[Stored data entries]
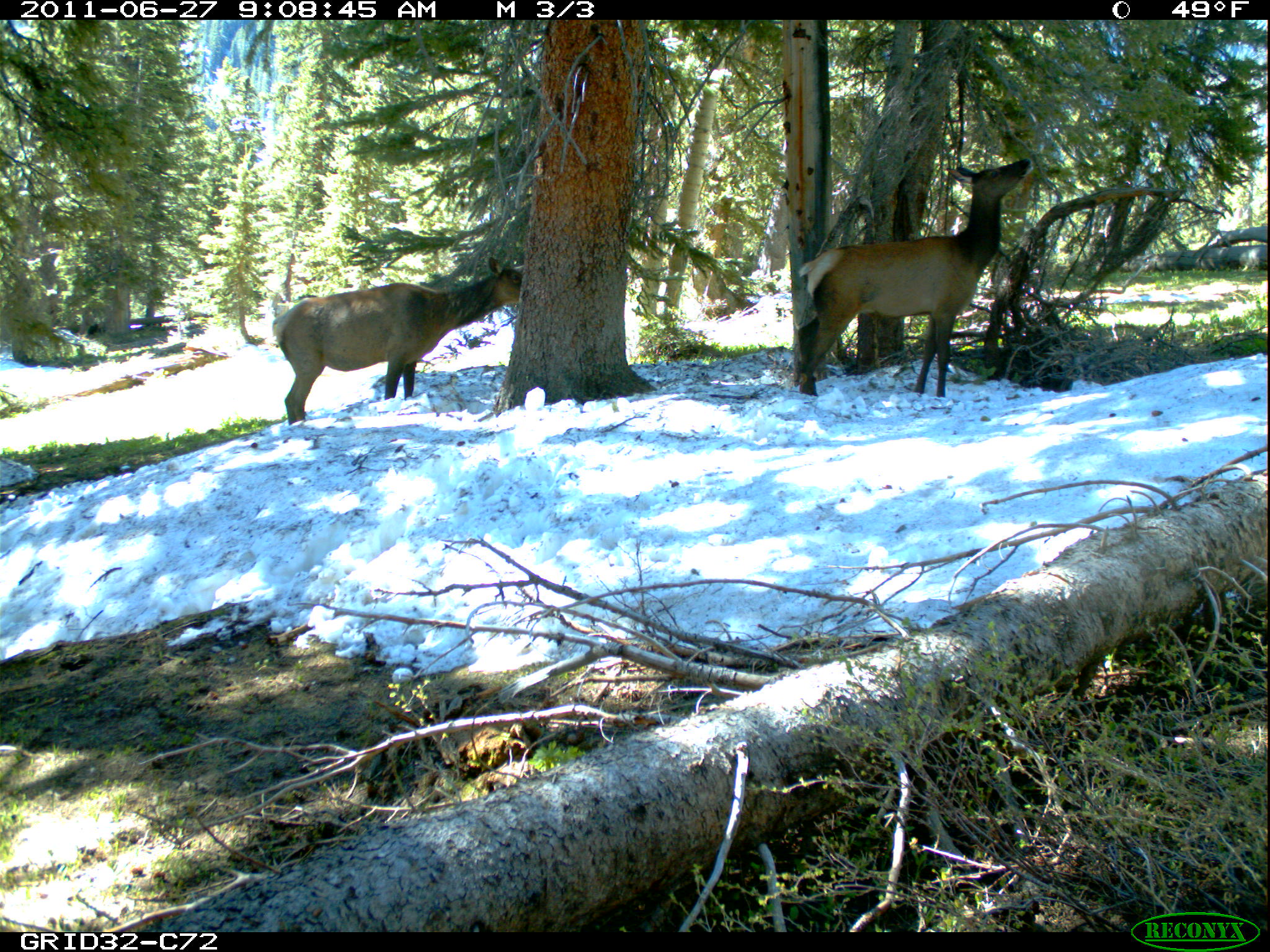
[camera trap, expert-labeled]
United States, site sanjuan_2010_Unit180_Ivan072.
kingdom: Animalia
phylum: Chordata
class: Mammalia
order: Artiodactyla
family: Cervidae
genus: Cervus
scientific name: Cervus elaphus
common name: red deer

» PROBLEM
The result should be a verbatim copy of the data, free of pictures.

» RESULT
[camera trap, expert-labeled]
United States, site sanjuan_2010_Unit180_Ivan072.
kingdom: Animalia
phylum: Chordata
class: Mammalia
order: Artiodactyla
family: Cervidae
genus: Cervus
scientific name: Cervus elaphus
common name: red deer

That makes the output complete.